Владимир ещё никогда в жизни не чувствовал такого унижения. Какбудто к нему в квартиру залезли воры, раскидали вещи, грязными ботинками наступили на ночную сорочку Натальи, утащили всё ценное, а он, здоровый крепкий мужчина, спецназовец, умеющий победить добрый десяток людей, сейчас не способен даже понять, кого ему надо нейтрализовать.
— Плевать — это ты хорошо придумал, — медленно произнёс электрик. И, заводясь, заговорил быстрее. — Очень хорошо, Вова, придумал. Я понял, как будет их наказывать народ.
Андрей в волнении встал, энергично прошёл по избе, вернулся к столу. Все глядели на него.

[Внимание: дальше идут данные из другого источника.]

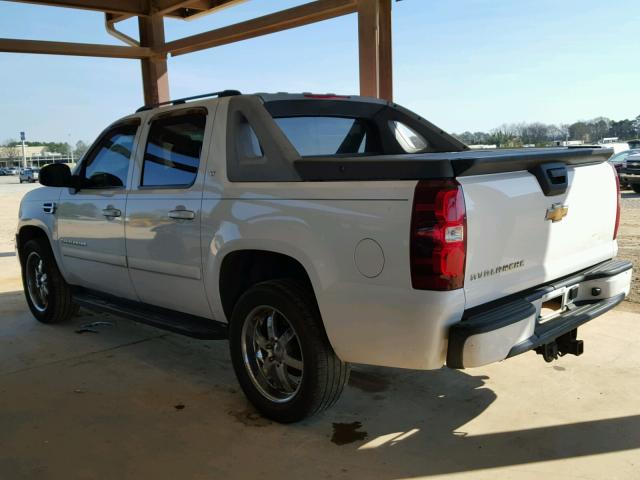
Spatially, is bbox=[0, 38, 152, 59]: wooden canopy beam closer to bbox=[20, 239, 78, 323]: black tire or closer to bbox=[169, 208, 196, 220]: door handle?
bbox=[20, 239, 78, 323]: black tire

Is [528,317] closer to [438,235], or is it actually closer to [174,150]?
[438,235]

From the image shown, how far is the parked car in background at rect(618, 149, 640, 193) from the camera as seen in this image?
19.0 meters

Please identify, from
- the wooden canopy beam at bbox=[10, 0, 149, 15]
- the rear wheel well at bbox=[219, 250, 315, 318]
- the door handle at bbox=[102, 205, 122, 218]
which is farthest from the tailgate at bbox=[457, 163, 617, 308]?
the wooden canopy beam at bbox=[10, 0, 149, 15]

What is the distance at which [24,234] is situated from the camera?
596 cm

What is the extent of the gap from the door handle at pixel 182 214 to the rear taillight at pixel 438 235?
1.68m

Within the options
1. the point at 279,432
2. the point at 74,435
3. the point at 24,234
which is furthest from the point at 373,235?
the point at 24,234

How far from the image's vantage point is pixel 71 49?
31.3 ft

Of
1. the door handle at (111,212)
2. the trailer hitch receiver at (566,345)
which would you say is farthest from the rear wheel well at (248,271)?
the trailer hitch receiver at (566,345)

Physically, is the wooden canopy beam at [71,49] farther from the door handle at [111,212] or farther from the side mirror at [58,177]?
the door handle at [111,212]

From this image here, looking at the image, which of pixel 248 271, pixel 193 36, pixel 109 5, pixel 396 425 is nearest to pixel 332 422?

— Я сделаю кооператив. Их вон уже сколько! Будет ещё один. Завод, чувствую, угробят. Но мой кооператив будет жить. Его продукция пойдёт нарасхват.
Он помолчал и многозначительно объявил:
— Я буду делать унитазы и писсуары.
Столь неожиданное сообщение развеселило людей. Сумрачное настроение немного просветлело.
— Ну, если только с музыкой, — хмыкнул Савельев.
— С мордами! С ихними мордами. Представляете, приходит мужик в общественный туалет, пристраивается — и прямо в морду «пятнистому». Или сразу троим Существам. А когда по-хорошему… штоб посидеть от души… тут уж, ребята, все они получат сполна.